▶ **Directions**
(A) Set down the travel blog post word for word, beginning at the words "Is why you go" and stopping after the words "leave to grow.".
(B) In the travel blog post, what time was it when the writer realized the preparations were done?

▶ **Passage shown**
══════════════════════════════

Monday, May 29, 2017

Reflections: Why You Go

On The Day Before Departure

Is why you go to wonder why you go?
Saying goodbye to fond and yonder friends
I see that this too is one of the ends
Of the Earth. “Bon voyage!” they cry.  I know.
My wander-severed self newly aglow
Illumines both, and somehow it depends,
This bond, this heart-home, now the journey sends
Us separate, on just this leave to grow.

I need to see the world to see the world,
Open my habit-eye, knotted and knurled,
With visions that enliven and astound.
The globe has these.  But lo, the road is curled,
A shining circle homeward onward bound.
Let’s both be happy that the world is round.



Sunday, May 28, 2017

Final Preparations and the Great Missing Vlog



Last night I had a strange moment.  It was 8:00 pm, the windows were open to the hot Seattle night, and I stood alone in my apartment.  I was wondering, as usual, what it was that I had to do next.  And then it hit me: my preparations were done.

══════════════════════════════

▶ **Source material**
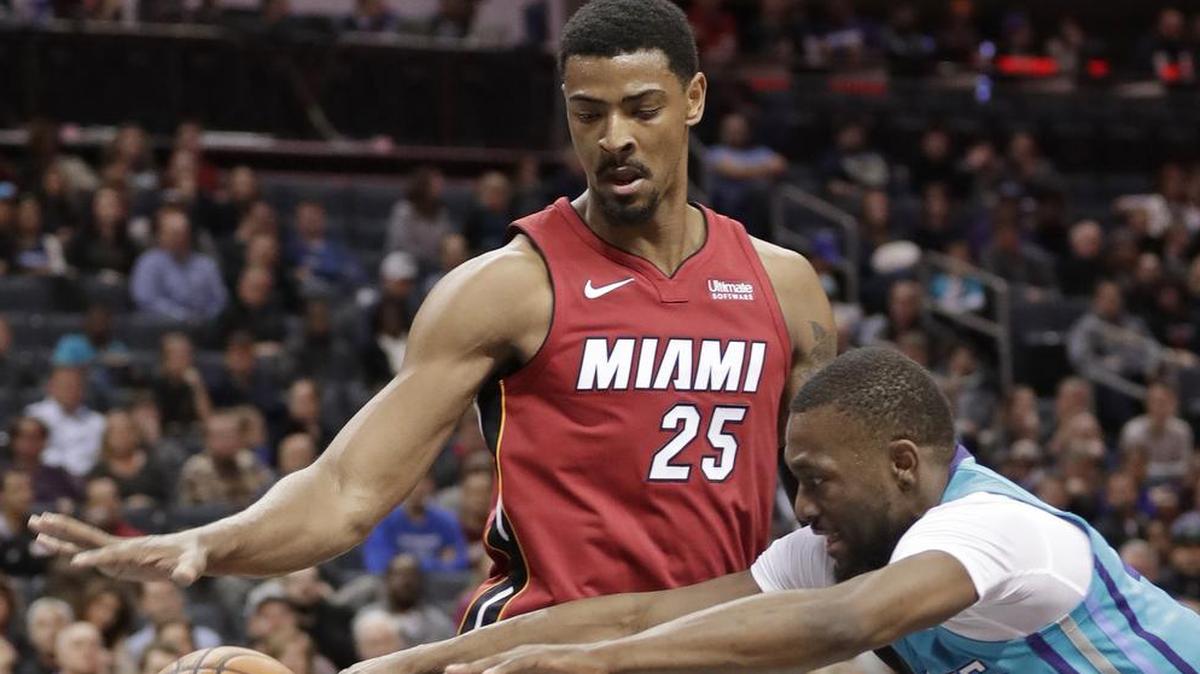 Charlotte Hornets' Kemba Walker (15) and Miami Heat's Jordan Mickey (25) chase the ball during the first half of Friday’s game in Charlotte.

══════════════════════════════

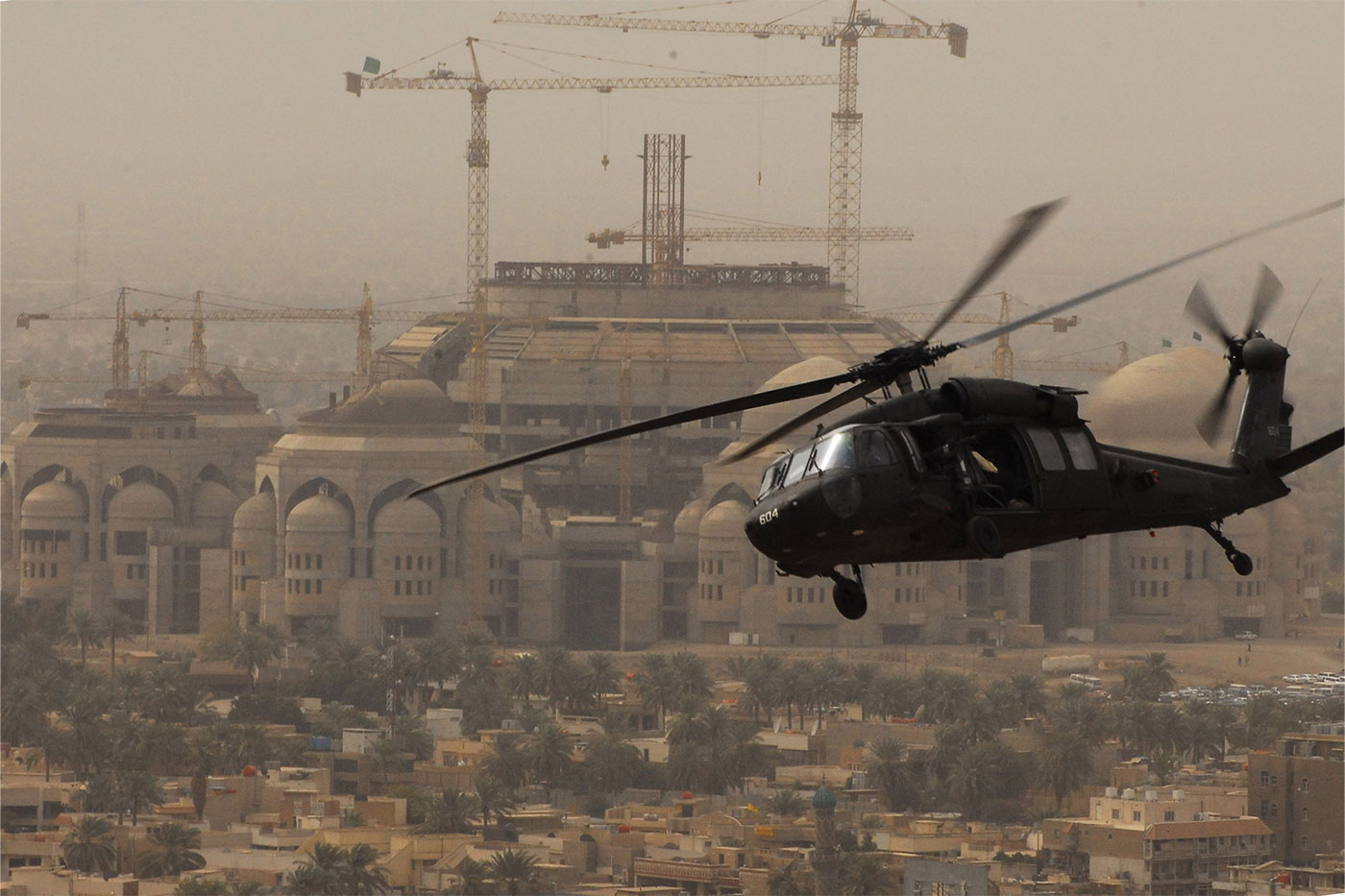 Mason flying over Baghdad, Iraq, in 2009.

══════════════════════════════

▶ **Exercise answers**
(A)
Is why you go to wonder why you go?
Saying goodbye to fond and yonder friends
I see that this too is one of the ends
Of the Earth. “Bon voyage!” they cry.  I know.
My wander-severed self newly aglow
Illumines both, and somehow it depends,
This bond, this heart-home, now the journey sends
Us separate, on just this leave to grow.

(B) 8:00 pm